INSTALLATION

	Installation is to simply decompress the EpiCenter compressed packages to your installation
       	location.  
	1) LINUX OR MACOS X
		If you download the package epicenter_<OS>.tar.gz to the folder "/home/downloads", 
		and then you can issue the following commands to install the program to the folder 
		"/home/<yourname>/install_dir" at your terminal window:

		cd /home/<yourname>/install_dir
	       	tar xfz /home/downloads/epicenter_<OS>.tar.gz
	       	cd epicenterDIR
	       	if needed, run ./install.sh to cp main executable binary files into "/home/<username>/bin"

	2) WINDOWS 
		EpiCenter's packages are in ZIP packages. Installation is simply to extract the package
		to the desired the installation location. After extraction, open the extracted
	       	folder "epicenterDIR". Then double click the window batch file "launch_epicenter.bat" to
		launch Windows' Command Line Terminal, where you can run EpiCenter programs.
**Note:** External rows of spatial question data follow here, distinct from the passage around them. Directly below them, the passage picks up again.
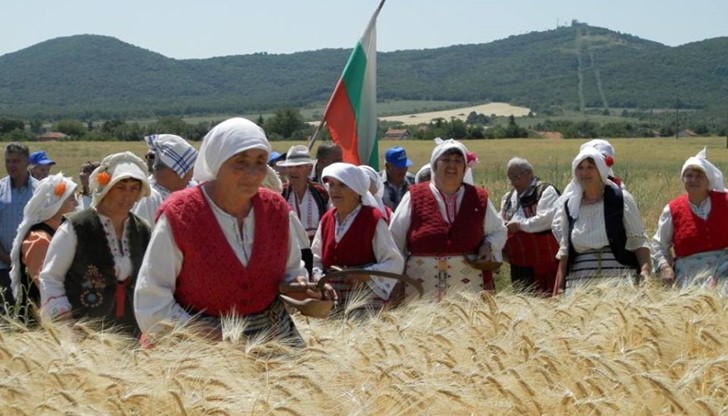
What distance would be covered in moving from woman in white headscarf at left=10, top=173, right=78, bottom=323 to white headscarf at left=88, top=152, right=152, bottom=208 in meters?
0.63

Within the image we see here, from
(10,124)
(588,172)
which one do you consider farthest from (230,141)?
(10,124)

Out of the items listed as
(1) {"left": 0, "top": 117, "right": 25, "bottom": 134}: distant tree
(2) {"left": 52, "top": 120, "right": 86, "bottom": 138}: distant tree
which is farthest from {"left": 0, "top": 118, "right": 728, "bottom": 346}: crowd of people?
(2) {"left": 52, "top": 120, "right": 86, "bottom": 138}: distant tree

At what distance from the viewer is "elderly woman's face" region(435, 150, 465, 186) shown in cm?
700

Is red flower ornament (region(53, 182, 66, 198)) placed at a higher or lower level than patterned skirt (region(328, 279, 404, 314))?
higher

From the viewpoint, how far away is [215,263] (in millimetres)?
4117

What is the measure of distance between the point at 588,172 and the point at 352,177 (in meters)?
1.72

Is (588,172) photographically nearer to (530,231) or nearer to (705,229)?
(705,229)

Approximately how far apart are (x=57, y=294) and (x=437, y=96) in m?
180

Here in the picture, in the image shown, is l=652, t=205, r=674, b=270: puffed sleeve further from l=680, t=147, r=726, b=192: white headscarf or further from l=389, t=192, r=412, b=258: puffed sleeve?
l=389, t=192, r=412, b=258: puffed sleeve

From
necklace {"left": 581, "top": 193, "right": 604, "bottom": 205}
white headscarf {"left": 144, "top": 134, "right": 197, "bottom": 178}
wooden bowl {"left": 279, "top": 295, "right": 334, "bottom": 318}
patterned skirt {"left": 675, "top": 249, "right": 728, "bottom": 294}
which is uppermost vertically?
white headscarf {"left": 144, "top": 134, "right": 197, "bottom": 178}

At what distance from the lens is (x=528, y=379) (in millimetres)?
3545

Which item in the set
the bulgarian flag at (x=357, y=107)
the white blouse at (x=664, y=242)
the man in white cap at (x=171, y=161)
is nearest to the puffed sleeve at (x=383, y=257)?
the man in white cap at (x=171, y=161)

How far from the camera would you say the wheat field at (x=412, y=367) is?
127 inches

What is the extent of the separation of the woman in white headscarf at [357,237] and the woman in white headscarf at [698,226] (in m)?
2.39
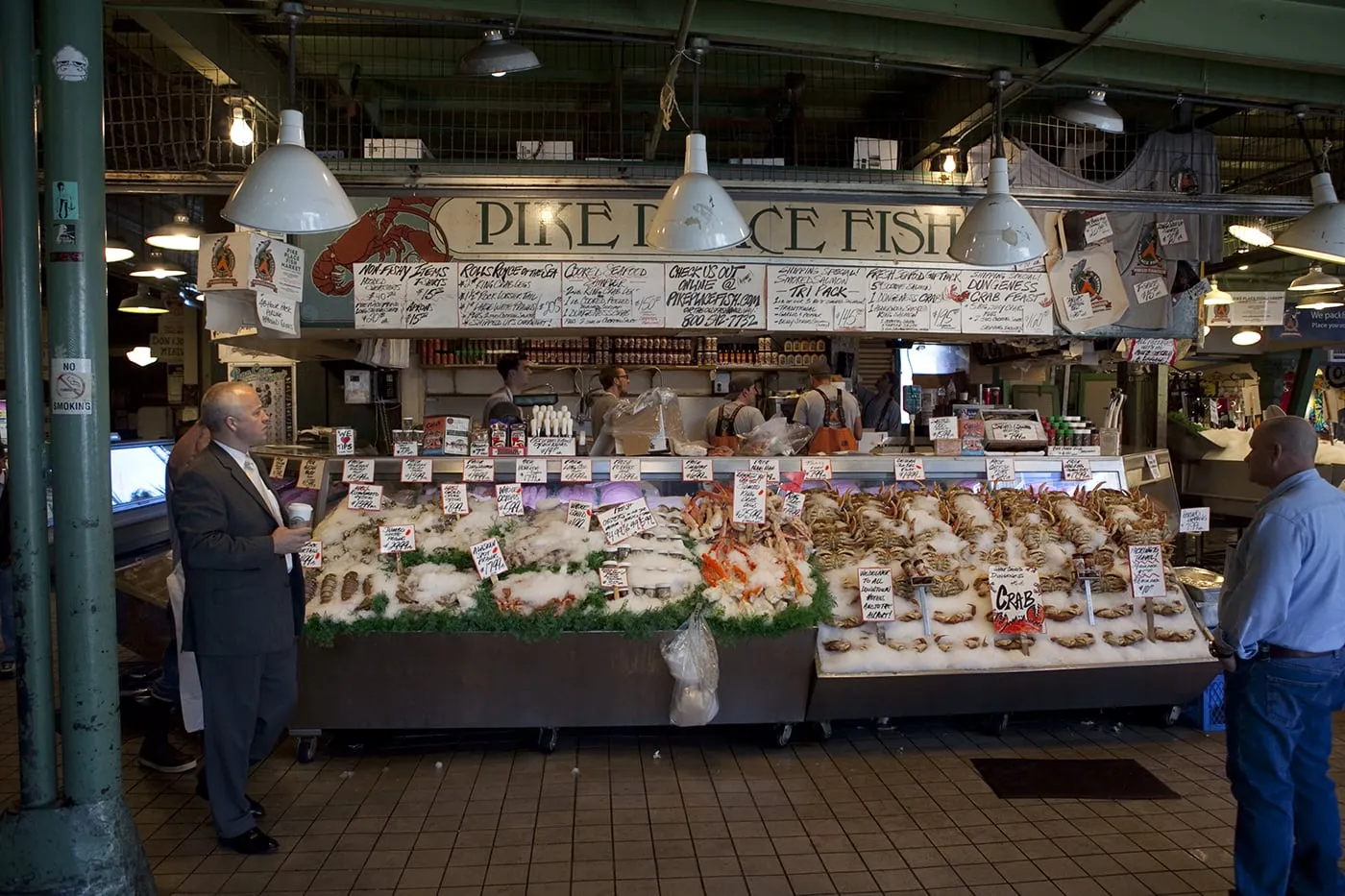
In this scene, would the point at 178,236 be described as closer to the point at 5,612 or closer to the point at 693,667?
the point at 5,612

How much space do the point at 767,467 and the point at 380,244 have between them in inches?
A: 125

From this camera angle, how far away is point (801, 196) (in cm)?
583

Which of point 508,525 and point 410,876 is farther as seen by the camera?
point 508,525

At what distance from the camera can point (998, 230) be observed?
4.79m

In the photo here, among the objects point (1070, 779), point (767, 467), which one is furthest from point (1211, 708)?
point (767, 467)

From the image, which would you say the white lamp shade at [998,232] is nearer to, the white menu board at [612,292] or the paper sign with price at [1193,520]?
the paper sign with price at [1193,520]

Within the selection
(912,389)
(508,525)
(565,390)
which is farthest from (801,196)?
(565,390)

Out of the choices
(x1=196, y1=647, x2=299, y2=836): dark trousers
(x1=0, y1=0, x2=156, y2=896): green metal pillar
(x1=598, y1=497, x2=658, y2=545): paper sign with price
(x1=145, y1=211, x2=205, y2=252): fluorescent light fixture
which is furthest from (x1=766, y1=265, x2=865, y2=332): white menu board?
(x1=145, y1=211, x2=205, y2=252): fluorescent light fixture

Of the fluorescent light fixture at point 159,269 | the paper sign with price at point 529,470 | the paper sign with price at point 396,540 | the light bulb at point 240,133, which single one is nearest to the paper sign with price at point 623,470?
the paper sign with price at point 529,470

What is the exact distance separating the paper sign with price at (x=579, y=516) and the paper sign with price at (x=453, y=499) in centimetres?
62

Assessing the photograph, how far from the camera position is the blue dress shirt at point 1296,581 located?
10.5ft

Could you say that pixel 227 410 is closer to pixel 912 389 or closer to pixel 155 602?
pixel 155 602

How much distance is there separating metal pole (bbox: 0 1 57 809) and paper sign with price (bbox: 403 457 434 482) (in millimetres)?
2180

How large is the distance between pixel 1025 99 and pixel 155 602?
792cm
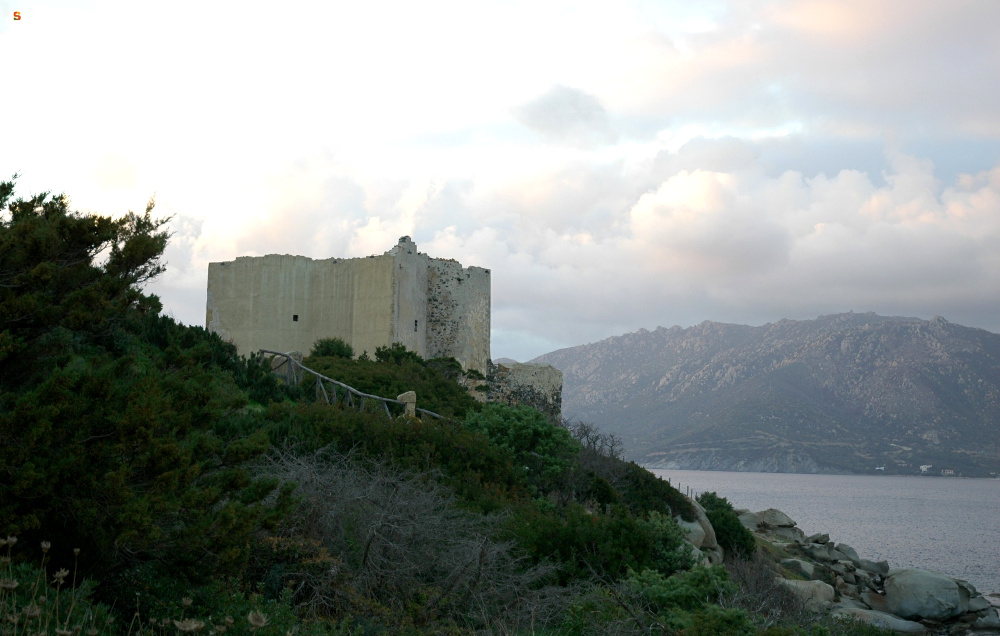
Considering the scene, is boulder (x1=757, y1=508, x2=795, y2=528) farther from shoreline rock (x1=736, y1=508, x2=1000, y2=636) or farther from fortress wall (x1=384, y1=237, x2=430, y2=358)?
fortress wall (x1=384, y1=237, x2=430, y2=358)

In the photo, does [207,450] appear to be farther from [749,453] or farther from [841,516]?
[749,453]

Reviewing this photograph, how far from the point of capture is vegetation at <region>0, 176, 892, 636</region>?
6.31m

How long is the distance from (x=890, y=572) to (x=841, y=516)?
4465cm

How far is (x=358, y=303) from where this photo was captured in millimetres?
30797

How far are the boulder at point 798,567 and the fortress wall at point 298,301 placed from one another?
14630 mm

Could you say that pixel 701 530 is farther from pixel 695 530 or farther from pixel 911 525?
pixel 911 525

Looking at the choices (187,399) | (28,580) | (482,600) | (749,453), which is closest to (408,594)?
(482,600)

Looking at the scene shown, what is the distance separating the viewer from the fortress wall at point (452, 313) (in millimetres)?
32812

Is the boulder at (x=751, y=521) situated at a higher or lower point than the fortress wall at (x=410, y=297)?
lower

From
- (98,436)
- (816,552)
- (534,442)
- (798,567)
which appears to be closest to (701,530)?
(534,442)

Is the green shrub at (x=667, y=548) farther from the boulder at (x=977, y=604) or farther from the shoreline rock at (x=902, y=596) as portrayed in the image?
the boulder at (x=977, y=604)

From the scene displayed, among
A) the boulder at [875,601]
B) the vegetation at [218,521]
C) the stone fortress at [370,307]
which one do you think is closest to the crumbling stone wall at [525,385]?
the stone fortress at [370,307]

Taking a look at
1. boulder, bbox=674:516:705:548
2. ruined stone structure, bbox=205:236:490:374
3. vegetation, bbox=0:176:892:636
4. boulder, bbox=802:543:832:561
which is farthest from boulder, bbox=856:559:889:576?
vegetation, bbox=0:176:892:636

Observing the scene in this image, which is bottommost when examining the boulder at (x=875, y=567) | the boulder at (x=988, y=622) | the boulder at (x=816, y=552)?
the boulder at (x=988, y=622)
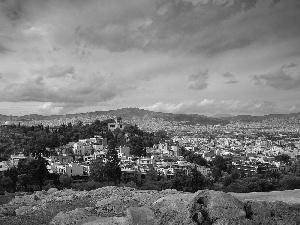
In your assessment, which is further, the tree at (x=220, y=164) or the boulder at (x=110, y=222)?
the tree at (x=220, y=164)

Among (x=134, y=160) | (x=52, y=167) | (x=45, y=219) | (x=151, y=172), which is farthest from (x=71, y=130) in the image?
(x=45, y=219)

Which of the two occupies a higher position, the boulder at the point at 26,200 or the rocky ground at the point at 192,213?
the rocky ground at the point at 192,213

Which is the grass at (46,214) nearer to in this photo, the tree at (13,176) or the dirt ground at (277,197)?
the dirt ground at (277,197)

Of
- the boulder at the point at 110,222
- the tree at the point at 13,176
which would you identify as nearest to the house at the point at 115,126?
the tree at the point at 13,176

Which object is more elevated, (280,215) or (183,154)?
(280,215)

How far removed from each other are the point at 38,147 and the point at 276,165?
56.2 metres

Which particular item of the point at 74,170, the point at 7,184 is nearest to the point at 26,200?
the point at 7,184

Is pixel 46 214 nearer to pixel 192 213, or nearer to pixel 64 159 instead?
pixel 192 213

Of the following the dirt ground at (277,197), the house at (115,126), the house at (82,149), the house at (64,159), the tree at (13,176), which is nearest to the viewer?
the dirt ground at (277,197)

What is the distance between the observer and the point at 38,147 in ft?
236

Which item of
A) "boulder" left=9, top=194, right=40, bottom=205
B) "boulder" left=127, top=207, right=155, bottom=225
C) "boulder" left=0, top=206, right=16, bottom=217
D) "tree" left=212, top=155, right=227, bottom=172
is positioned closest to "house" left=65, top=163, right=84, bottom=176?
"tree" left=212, top=155, right=227, bottom=172

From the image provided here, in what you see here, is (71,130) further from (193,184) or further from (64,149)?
(193,184)

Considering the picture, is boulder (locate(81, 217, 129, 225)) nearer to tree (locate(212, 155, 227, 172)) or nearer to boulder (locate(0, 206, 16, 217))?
boulder (locate(0, 206, 16, 217))

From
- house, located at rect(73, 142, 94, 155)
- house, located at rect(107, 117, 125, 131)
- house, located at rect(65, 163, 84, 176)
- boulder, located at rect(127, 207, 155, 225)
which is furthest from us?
house, located at rect(107, 117, 125, 131)
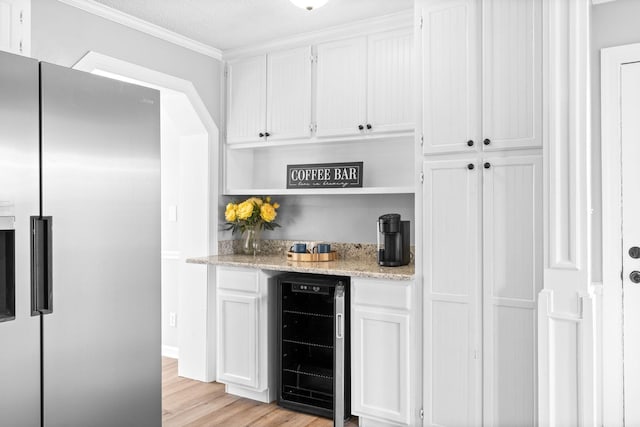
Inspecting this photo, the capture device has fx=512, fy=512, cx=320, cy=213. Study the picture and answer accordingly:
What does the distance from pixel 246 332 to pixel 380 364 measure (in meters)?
0.97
	NOTE: please install and use a 64-bit version program if you have 64-bit operating system. 
	      32 bit packages are for the 32-bit operating system and you may be not able to use it
	      to analyze very large datasets if more than 4GB memory is required for the analysis. 

USER MANUAL
	epicenter_manual.pdf is a user manual for detailed explanation of program usage, parameters
	and related data formats. 

GENOME ANNOTATION FILES
	Under the folder "gene_ann_files" are gene annotation files of four species including human and mouse. 

USAGES
	IMPORTANT: there are two main executable binary files: EpiCenter and EpiCenter_maq_short.   
	Please use EpiCenter for the MAQ alignment format with the maximum read length of 128bp, and
	use EpiCenter_maq_short for the MAQ alignment format with the maximum read length of 64bp. 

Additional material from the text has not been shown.